---------- Records for the exercise

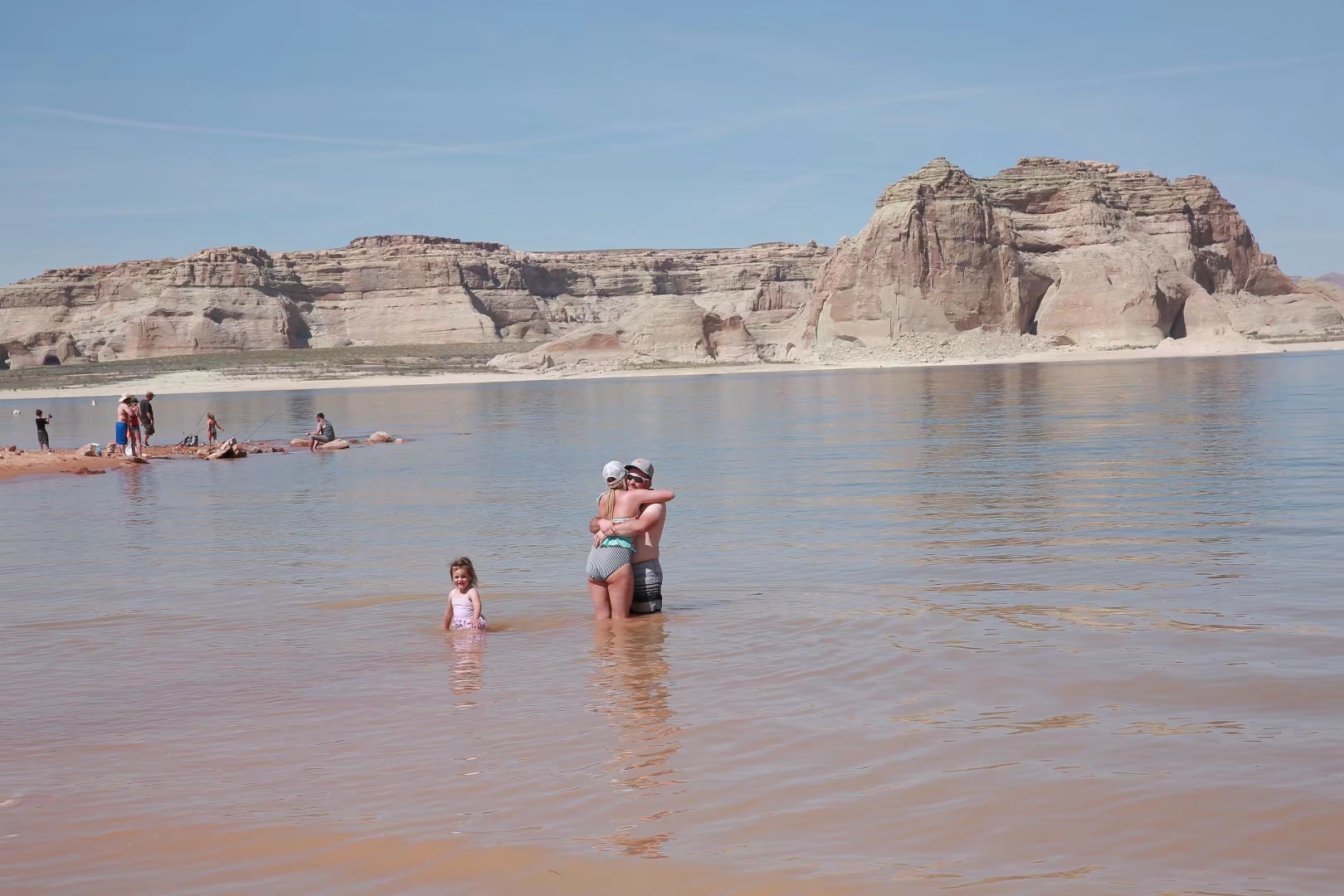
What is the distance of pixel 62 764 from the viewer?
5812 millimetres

--------------------
---------- Records for the exercise

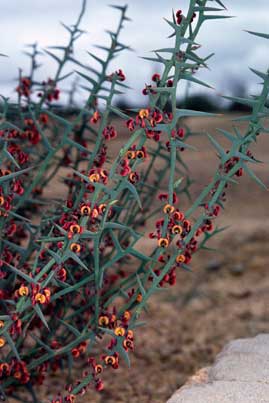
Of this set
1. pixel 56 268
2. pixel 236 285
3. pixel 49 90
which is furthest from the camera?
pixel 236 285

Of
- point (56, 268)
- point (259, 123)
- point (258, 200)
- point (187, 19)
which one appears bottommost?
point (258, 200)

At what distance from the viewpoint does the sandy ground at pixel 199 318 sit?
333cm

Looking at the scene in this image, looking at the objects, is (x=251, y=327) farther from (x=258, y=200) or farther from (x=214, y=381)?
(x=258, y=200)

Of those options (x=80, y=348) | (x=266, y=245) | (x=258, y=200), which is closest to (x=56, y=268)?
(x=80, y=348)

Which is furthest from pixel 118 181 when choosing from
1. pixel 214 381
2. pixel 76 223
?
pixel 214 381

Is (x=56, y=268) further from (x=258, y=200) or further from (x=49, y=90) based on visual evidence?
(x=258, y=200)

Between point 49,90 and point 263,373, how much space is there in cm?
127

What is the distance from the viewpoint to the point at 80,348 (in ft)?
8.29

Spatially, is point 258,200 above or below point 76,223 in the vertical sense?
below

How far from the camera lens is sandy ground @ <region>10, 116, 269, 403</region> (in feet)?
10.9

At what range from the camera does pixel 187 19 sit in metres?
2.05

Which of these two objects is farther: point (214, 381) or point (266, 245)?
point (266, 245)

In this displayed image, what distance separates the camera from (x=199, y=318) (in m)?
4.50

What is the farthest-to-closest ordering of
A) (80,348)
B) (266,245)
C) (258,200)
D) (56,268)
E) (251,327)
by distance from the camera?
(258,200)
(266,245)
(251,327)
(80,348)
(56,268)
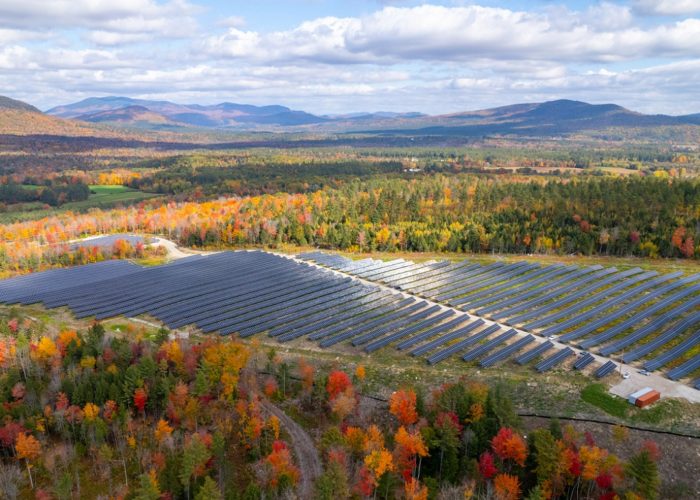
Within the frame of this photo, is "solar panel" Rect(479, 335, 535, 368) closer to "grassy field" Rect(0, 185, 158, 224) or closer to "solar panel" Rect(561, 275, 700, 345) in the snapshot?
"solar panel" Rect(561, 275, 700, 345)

--------------------

● **The request**
Copy the lines in the records above from the line with "What is the distance of" to the line with "5812 millimetres", putting "camera" in place of "viewer" and leaving everything else the same.

● **Written solution**
What is the distance of pixel 62 764 from the camera?
5812 millimetres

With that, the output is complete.